Every physician is required to be licensed to practice medicine in the state in which they work; however, not all physicians are board-certified in the specialties they practice. Board certification is an extra step a physician may take to assure a patient of that specialty training.

PA vs. Doctor Careers

Doctors and PAs work in a lot of the same environments and may focus on different types of medical specialties. Since PAs are trained in many types of specialties, they can transition between them — often without additional training — once they are licensed.

PA vs. Doctor Salaries

Another important factor to consider is the physician assistant salary vs. the doctor salary. Data from the U.S. Bureau of Labor Statistics (BLS) indicates that the median salary for physician assistants in 2018 was $108,610 per year, while median annual pay for physicians and surgeons was equal to or greater than $208,000.

When it comes to job outlook from 2018 to 2028, the BLS predicts that demand for physicians and surgeons is expected to grow 7%, and PA demand is expected to grow by 31% — which means that the number of physician assistant jobs is growing.

PA vs. Doctor Job Specializations

Practice settings for PAs and doctors may include hospitals, outpatient facilities, urgent care facilities, virtual care centers (telehealth) and educational settings. According to the BLS, physician assistants are in high demand since they can provide a wide variety of services, can be trained quickly and help to provide more affordable health care options. PAs and doctors alike work in the following areas in different capacities. 

Dermatology Specialties

These PAs and doctors specialize in skin-related diseases and treatment. Dermatology clinicians also diagnose and treat conditions related to the hair and nails. As part of diagnosis and treatment, practitioners in this field often perform in-office procedures that include biopsies and removal of lesions.

Radiology Specialties

These PAs and doctors specialize in diagnosing and treating disease and injury using medical imaging techniques such as X-rays, computed tomography (CT), magnetic resonance imaging (MRI), nuclear medicine, positron emission tomography (PET), fusion imaging and ultrasound.

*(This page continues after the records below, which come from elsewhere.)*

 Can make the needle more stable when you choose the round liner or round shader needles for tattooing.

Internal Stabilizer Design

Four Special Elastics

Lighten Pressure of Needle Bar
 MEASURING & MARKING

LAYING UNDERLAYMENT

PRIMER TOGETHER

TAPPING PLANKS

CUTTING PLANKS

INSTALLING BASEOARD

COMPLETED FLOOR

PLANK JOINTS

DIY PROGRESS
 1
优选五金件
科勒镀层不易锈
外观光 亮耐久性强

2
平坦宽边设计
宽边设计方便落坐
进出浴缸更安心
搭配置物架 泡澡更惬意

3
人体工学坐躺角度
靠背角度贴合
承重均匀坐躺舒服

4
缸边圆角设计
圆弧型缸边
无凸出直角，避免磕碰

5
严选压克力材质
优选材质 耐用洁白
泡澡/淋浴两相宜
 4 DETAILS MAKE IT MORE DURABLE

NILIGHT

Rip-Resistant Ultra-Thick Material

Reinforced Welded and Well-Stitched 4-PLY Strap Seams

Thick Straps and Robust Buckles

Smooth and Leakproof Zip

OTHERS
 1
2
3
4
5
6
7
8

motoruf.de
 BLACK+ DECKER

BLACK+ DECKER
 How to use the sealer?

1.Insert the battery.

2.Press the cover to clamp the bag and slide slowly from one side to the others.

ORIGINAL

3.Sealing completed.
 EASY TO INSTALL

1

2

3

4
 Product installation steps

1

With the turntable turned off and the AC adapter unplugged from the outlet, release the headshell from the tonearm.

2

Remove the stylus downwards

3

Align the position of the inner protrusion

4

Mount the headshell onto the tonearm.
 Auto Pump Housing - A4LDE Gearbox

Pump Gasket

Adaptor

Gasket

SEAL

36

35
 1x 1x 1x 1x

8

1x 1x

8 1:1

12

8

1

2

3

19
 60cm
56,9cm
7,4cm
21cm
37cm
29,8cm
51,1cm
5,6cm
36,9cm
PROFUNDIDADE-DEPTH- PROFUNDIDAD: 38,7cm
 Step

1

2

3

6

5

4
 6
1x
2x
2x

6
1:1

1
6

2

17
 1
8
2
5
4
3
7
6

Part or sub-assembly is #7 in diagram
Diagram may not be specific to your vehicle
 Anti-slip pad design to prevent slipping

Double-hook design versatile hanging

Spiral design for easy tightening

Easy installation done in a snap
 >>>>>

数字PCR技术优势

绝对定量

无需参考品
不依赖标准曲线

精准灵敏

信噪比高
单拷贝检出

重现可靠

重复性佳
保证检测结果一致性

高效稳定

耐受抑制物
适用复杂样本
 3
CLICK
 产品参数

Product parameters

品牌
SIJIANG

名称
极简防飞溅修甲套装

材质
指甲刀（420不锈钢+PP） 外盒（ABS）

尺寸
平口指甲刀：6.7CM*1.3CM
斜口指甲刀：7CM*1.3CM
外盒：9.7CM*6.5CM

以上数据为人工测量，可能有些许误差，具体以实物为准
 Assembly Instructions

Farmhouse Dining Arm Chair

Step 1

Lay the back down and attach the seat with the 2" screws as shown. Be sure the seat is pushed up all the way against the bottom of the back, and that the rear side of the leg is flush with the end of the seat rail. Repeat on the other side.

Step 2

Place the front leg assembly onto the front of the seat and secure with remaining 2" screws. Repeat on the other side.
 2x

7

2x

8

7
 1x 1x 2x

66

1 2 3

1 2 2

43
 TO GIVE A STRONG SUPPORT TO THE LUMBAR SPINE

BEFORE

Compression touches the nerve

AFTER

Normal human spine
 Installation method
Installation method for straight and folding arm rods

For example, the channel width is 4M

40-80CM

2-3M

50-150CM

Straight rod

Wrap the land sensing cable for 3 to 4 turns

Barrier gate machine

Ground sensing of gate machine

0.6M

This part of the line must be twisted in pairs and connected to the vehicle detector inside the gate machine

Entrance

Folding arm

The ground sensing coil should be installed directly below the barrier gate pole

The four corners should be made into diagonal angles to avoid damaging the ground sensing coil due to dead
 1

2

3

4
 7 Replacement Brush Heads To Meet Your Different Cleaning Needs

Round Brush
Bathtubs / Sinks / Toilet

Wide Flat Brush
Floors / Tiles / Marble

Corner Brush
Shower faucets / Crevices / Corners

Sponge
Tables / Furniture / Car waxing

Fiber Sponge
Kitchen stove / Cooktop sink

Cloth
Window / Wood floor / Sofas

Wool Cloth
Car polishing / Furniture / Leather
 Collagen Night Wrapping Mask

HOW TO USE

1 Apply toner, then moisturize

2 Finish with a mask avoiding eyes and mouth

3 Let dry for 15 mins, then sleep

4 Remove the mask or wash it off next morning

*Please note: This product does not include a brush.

Cardiovascular Specialties

These PAs and doctors specialize in heart- and cardiovascular system-related diseases and treatment. It is common for practitioners in this specialty to work in a variety of settings, including the office, outpatient clinic and within the hospital.

Deciding whether to become a physician assistant or a doctor depends upon the amount of time and money you want to spend on education and training, the level of occupational authority and responsibility you want to hold, and the salary you would like to make. If you choose the physician assistant path, and later change your mind, you may be wondering, “Can a PA become a doctor?” The answer is yes — as long as you meet all of the necessary requirements that are outlined here.

Disclaimer: Data in this article is accurate as of 2018–2019. Teach.com is not responsible for any data updates that may occur after August 2019.